ApiResponse resp = new ApiResponse(200, "OK");
int code = resp.code;  // Direct field access thanks to @JvmField

Here’s a summary of the key annotations.

AnnotationPurpose
@JvmStaticExpose companion object / object functions as Java static
@JvmFieldExpose property as a Java field directly (no getter/setter)
@JvmNameChange the name visible from Java
@JvmOverloadsGenerate Java-style overloads for functions with default parameters
@ThrowsPass checked exception info to Java

@JvmOverloads

Kotlin’s default parameters aren’t recognized by Java. @JvmOverloads automatically generates Java-style overloaded methods.

class HttpClient {
    @JvmOverloads
    fun get(
        url: String,
        timeout: Int = 5000,
        headers: Map<String, String> = emptyMap()
    ): String {
        println("GET $url (timeout=${timeout}ms, headers=$headers)")
        return "response"
    }
}

fun main() {
    val client = HttpClient()
    client.get("https://api.example.com")
    client.get("https://api.example.com", 10000)
    client.get("https://api.example.com", 3000, mapOf("Auth" to "Bearer token"))
}
GET https://api.example.com (timeout=5000ms, headers={})
GET https://api.example.com (timeout=10000ms, headers={})
GET https://api.example.com (timeout=3000ms, headers={Auth=Bearer token})

With @JvmOverloads, Java can call all three versions: get(url), get(url, timeout), and get(url, timeout, headers).

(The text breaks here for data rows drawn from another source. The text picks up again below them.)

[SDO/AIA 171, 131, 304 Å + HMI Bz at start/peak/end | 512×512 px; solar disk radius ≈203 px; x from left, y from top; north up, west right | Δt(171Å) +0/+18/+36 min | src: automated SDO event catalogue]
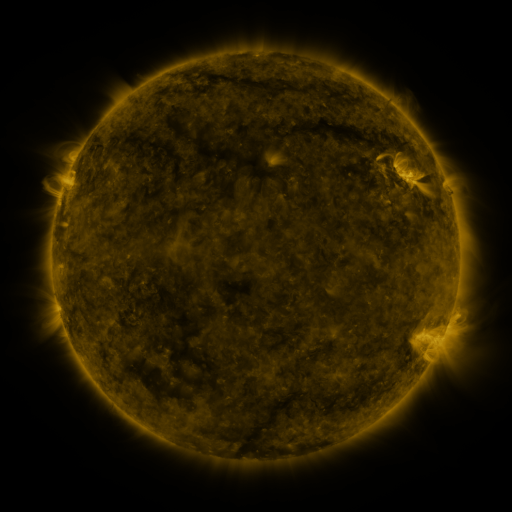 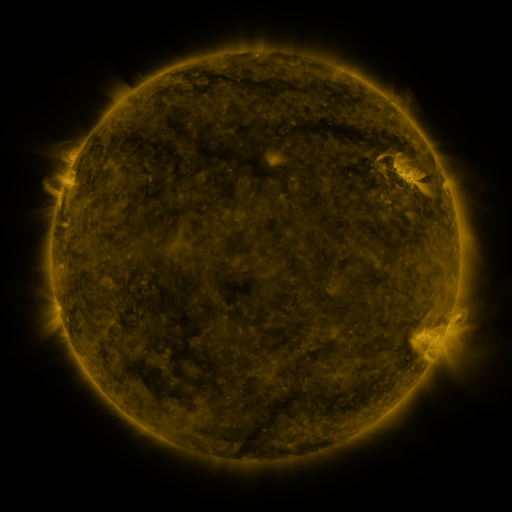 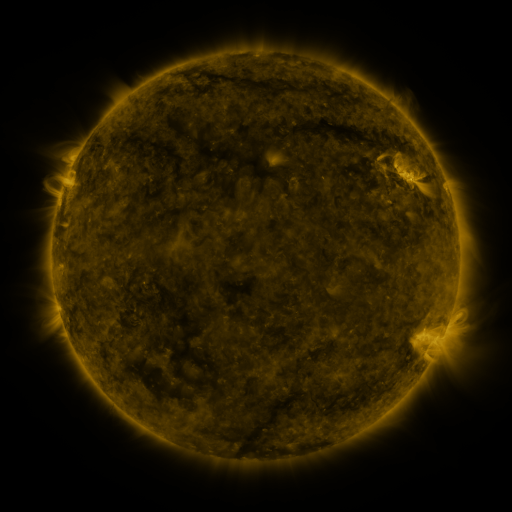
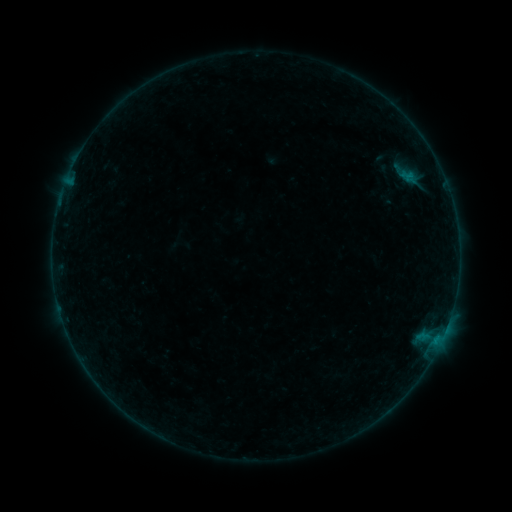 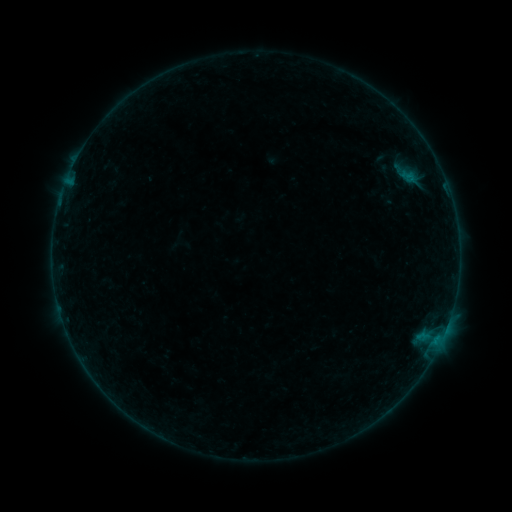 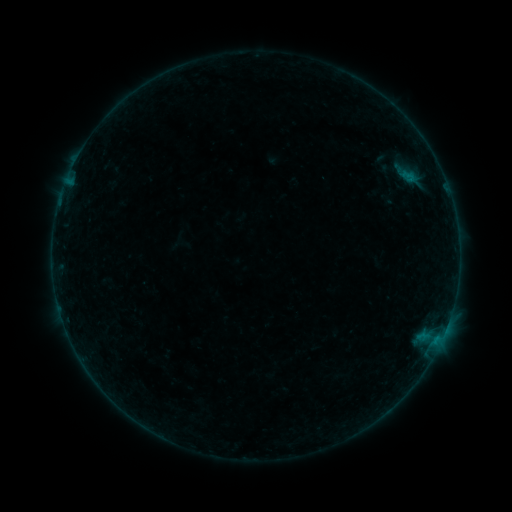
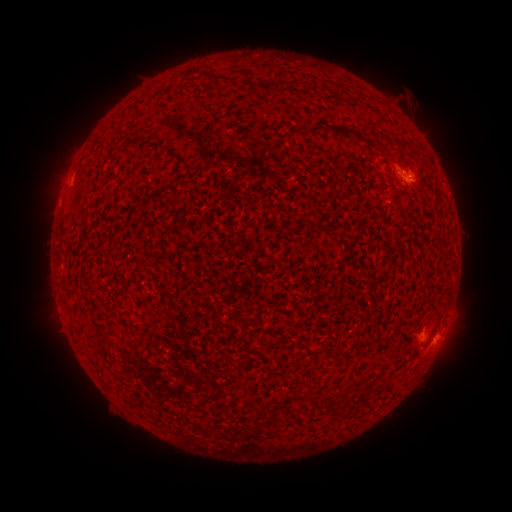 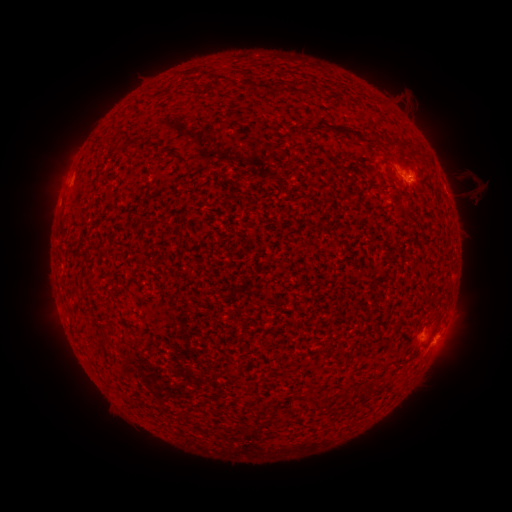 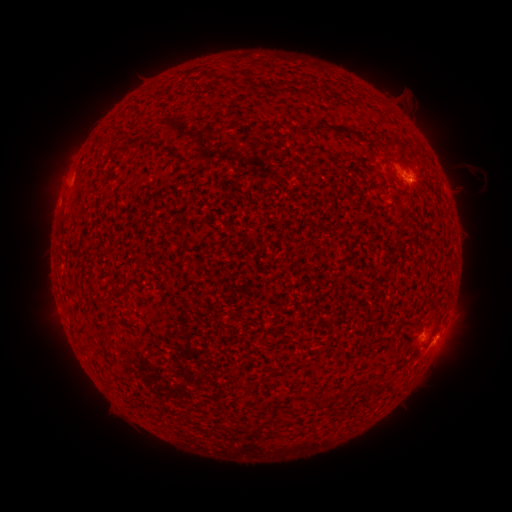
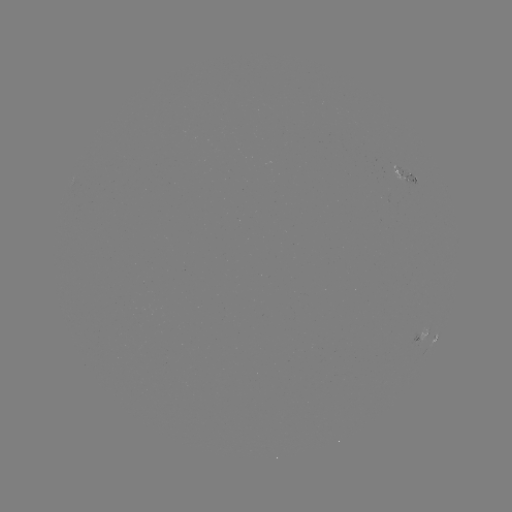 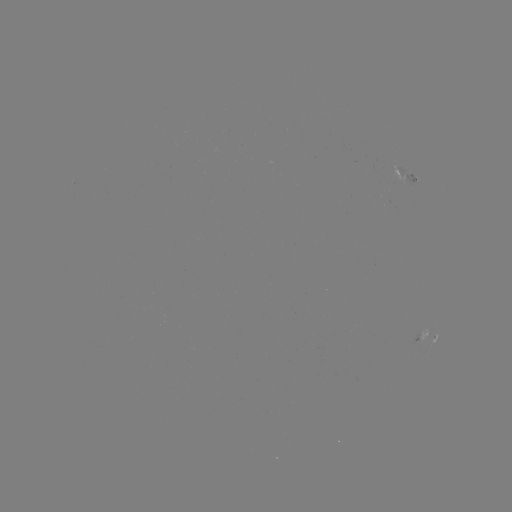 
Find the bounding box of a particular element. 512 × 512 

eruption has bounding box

Over 12 parts, we’ve covered Kotlin from basics to advanced topics. Starting with variables and types, we passed through coroutines and DSLs and arrived at Java interoperability. This provides a sufficient foundation to start a real-world Kotlin project.

Of course, there are topics this series didn’t cover. Multiplatform, Compose, Ktor, testing strategies — each of these is deep enough to warrant its own separate series. But from the foundation these 12 parts provide, you can extend in any direction.